Updated story: Lewisham’s elected mayor Damien Egan has unveiled his ambition to become an MP – by standing to be a Labour candidate in his home city of Bristol.

Egan will challenge his controversial counterpart in Bristol, Marvin Rees, for the role in the new constituency. He broke cover in an interview with the Bristol Post.

Last summer Rees’s press briefings were boycotted by media in the city after he objected to being quizzed by a BBC-funded local democracy reporter over his decision to fly 9,000 miles to Canada to give a talk about climate change.

Egan has moved to Bristol for the campaign, which is expected to last a month, and will reduce his hours in Lewisham, commuting to and from SE London to carry out his duties. He will be donating his allowance as mayor to Lewisham Foodbank for the duration of the campaign.

In a statement on the Lewisham Labour website, he said: “As you’ll all know, I love Lewisham, our community and the work we’re all doing together for the borough. These are very special circumstances, my family are all in Bristol, and for me this is a once in a lifetime opportunity to represent the place where I’m from.

“Having been through a competitive selection when I stood to be the mayor of Lewisham, I understand that this process will require time and focus.

“Over this period I will reduce my hours on a temporary basis. I will maintain my regular meetings with the acting chief executive, cabinet, uphold key public engagements I’ve committed to and my meet-the-mayor public sessions.

“I will remain responsible for any decision making and urgent matters that may arise and be available in-person when necessary.”

He said he would be delegating some of his work to his deputy, Brenda Dacres, and his cabinet.

Bristol North East is a new constituency – straddling parts of the city and neighbouring South Gloucestershire – and is thought to be a safe Labour seat. It includes areas such as Fishponds, Eastville and Kingswood, where Egan grew up. He cut his teeth in politics sitting on the nearby Downend & Bromley Heath parish council at the age of 21.

It is not Egan’s first attempt to be elected an MP in the region – he stood for Weston-super-Mare in 2005. After moving to London he unsuccessfully stood in Beckenham in 2010 before being elected as a councillor for Lewisham Central four years later.
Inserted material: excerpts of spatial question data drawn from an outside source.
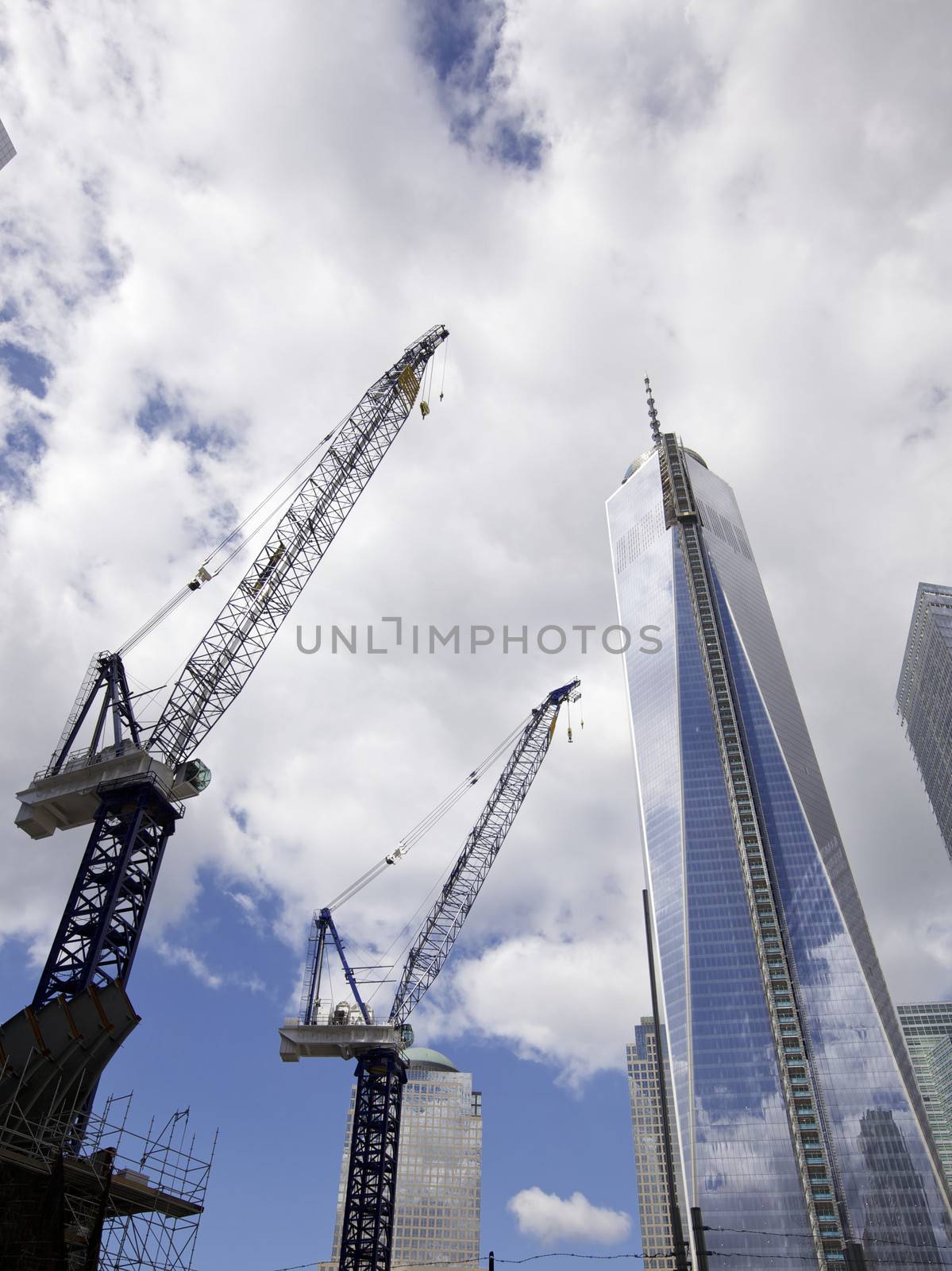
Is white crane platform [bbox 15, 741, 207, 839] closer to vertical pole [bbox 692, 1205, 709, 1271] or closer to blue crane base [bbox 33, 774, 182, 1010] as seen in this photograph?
blue crane base [bbox 33, 774, 182, 1010]

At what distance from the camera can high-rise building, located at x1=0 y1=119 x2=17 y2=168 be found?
2532 inches

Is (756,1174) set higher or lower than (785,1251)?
higher

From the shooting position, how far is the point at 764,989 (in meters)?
152

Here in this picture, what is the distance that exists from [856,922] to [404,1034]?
99.2 m

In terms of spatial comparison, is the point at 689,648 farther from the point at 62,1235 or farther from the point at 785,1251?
the point at 62,1235

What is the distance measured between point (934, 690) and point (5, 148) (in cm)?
16530

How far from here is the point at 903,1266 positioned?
424 ft

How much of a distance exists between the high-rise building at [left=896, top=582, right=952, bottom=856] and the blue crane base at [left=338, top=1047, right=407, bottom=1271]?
4875 inches

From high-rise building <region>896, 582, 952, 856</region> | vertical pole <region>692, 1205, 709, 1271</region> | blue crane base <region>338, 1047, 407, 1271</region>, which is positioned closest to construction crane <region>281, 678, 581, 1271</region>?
blue crane base <region>338, 1047, 407, 1271</region>

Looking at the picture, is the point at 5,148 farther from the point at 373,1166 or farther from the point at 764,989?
the point at 764,989

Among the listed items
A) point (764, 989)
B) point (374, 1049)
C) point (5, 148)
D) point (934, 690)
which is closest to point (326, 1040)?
point (374, 1049)

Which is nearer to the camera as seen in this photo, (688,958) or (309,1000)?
(309,1000)

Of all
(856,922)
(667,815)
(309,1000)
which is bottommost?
(309,1000)

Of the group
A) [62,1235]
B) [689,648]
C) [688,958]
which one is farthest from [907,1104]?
[62,1235]
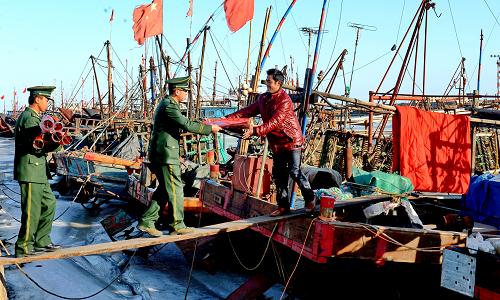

Damien Egan visiting the food bank
Egan will donate his allowance to Lewisham Foodbank while he is based in Bristol

Egan has been the elected mayor – equivalent to a council leader in other boroughs – of Lewisham since 2018. One of his first acts was to scrap a controversial land deal which led to Millwall football club threatening to leave SE London.

More recently Lewisham became a borough of sanctuary under his leadership and spent last year as London Borough of Culture. While his administration hit controversy over a low-traffic neighbourhood in Lee and Hither Green, which was partly rolled back because of congestion on nearby roads, Labour still won every seat in the borough at the last election and Egan was returned with a bigger majority.

Egan told the Bristol Post that his family “bounced around temporary accommodation” and stayed with friends when they lost their home while he was growing up.

“I don’t share that as a sob story, but more to show that I have that lived experience of what it’s like,” he said.

“I’ve taken that into being the mayor of Lewisham, and made sure that we do the bread and butter well. You can focus on the ‘sexy’ things of local politics, like getting tall, shiny buildings built, or you can focus on the bread and butter – things like adult social care, child welfare, special needs education, schools, affordable homes. We’ve made a real focus in Lewisham of narrowing the definition of affordable housing so that it really is affordable, and not just what developers want to call it. That’s something I’ll take to be the MP here, if I can.”

Egan will need to get onto a longlist of candidates, before a committee of party of party officials whittles it down to a shortlist of four candidates. Local Labour members will then vote on who they want to have as their candidate.

One of Egan’s former colleagues in SE London, the former Lewisham East MP Heidi Alexander, was picked to be the candidate for South Swindon last year, but Greenwich councillor Chris Lloyd pulled out of the race for North Swindon after also being picked. Kevin Bonavia, a former Blackheath councillor and cabinet member in Lewisham, is standing in Stevenage.

Story updated at 2.20pm to clarify that Egan has moved to Bristol for the campaign and to quote him on his plans for running Lewisham.